Boardroom Energy
Bulletin

In this week’s bulletin:

California: The heat is on – Summer heatwaves have arrived early in California – is the power system prepared?

ARENA should be funding babies, not giantsnow wind and solar are mature, where should the agency be allowed to look for low carbon innovation to support?

EVs: maybe we need a plan? – EVs are coming to Australia, albeit slowly, so now’s the time to think about when and where we charge them.

Chart of the week: renewable certificate prices – The renewable energy target has been met (hooray!). So why aren’t certificate price collapsing as supply continues to grow?

California: the heat is on

Despite its only being early summer, extreme heat conditions have already hit parts of the USA. Northwestern areas – Northern California, Oregon and Washington are the worst impacted, with temperatures running 20-30 degrees (Fahrenheit) above normal and peaking above 100 degrees F (around 38C). As in Australia, high temperatures stresses the power system as demand spikes but supply shrinks, as electric equipment performs less well under heat. Of these California is likely to be at the most risk of outages, given its reliance on imports from its neighbours and challenges in managing the energy transition.

The national electric reliability council (NERC) highlighted the elevated risks for California in its assessment of US power grid’s readiness for summer weather. California has added some supply-side resources since the extensive blackouts last summer, but much of this is solar PV and crunch time for California is typically in early evening as solar output fades. Around 600MW of batteries and 150MW of gas have been added in the last 12 months. Up to 800MW of new battery deployments are expected to be commissioned over July and August, too. But 43MW of old gas plant has retired. Meanwhile, the 1-in-10 forecast of demand (a reasonable benchmark for peak demand in a hotter than usual summer) has increased by 2,511MW. So, this summer threatens to be even tighter than last summer. Moreover, the western US is facing drought conditions and rainfall has been below normal for two years. So a hot summer could lead to reduced hydro output, too.

Stored records |
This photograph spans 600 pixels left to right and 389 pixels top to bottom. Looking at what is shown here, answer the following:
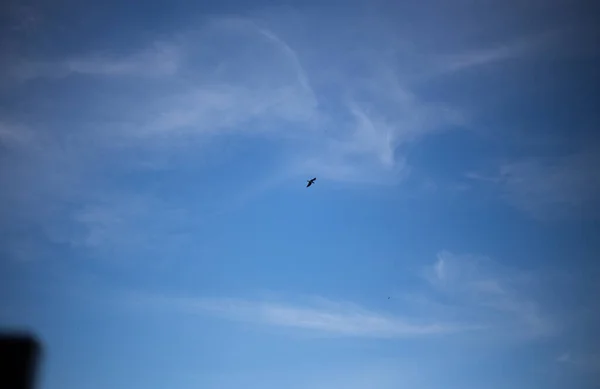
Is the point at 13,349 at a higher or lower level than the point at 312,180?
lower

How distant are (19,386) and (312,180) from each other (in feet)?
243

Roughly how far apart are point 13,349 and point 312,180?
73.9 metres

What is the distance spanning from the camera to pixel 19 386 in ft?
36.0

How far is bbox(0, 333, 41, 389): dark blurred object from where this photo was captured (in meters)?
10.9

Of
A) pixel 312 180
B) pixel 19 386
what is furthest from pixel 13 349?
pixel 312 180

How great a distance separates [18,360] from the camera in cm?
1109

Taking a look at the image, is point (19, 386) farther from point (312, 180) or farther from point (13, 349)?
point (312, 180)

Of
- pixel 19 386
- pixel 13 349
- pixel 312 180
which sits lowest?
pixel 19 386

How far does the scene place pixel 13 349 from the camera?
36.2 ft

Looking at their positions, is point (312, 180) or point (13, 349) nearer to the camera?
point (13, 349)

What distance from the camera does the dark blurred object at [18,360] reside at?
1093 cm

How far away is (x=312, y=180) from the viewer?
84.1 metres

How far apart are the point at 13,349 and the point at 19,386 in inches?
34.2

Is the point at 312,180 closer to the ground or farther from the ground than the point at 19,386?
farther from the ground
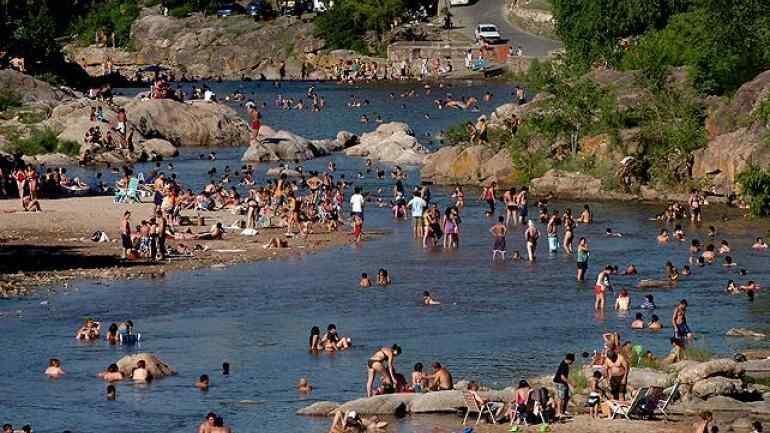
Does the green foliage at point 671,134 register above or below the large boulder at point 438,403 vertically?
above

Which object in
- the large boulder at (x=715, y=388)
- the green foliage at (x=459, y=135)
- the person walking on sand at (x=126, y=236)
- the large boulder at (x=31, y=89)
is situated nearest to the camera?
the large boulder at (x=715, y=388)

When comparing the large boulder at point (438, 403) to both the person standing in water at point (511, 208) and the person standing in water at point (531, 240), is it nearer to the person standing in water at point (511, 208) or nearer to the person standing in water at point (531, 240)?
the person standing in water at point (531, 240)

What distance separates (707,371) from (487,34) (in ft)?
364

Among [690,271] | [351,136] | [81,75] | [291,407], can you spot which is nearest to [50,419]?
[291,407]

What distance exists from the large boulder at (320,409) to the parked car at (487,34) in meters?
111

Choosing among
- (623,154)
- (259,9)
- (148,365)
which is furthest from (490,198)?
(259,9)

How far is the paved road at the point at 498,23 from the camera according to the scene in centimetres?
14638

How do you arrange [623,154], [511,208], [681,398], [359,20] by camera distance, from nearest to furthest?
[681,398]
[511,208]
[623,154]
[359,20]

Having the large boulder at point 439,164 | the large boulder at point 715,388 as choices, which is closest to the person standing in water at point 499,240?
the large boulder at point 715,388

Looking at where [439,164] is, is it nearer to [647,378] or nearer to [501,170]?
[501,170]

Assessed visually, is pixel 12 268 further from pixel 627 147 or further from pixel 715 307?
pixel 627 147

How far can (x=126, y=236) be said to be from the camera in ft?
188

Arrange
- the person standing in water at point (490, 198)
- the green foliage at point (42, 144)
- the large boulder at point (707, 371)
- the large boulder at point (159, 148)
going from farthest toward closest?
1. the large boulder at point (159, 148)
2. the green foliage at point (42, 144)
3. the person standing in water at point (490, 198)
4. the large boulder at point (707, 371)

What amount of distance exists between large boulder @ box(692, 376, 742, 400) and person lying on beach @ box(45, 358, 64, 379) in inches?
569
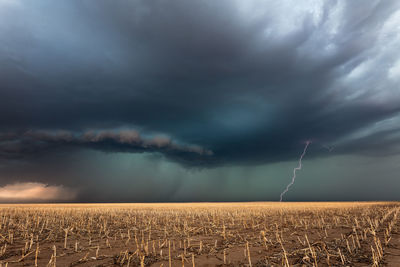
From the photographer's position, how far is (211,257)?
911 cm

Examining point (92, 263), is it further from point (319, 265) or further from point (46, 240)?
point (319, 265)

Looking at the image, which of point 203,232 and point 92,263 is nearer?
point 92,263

TASKS TO CARRY OUT |
1 > Translate this sentence from the energy bulletin into Spanish: "Around 600MW of batteries and 150MW of gas have been added in the last 12 months."
2 > Rewrite the stored entries from the line with "Looking at the image, which" up to and including the last line of the entries as a two-column CSV with the columns text and answer. Use one row per entry, put each value in a single quoted field, and replace any line breaks with spaces.

ANSWERS TO THE PROBLEMS |
1 > En los últimos 12 meses se han añadido alrededor de 600 MW de baterías y 150 MW de gas.

2 >
text,answer
"Looking at the image, which of point 203,232 and point 92,263 is nearer?","point 92,263"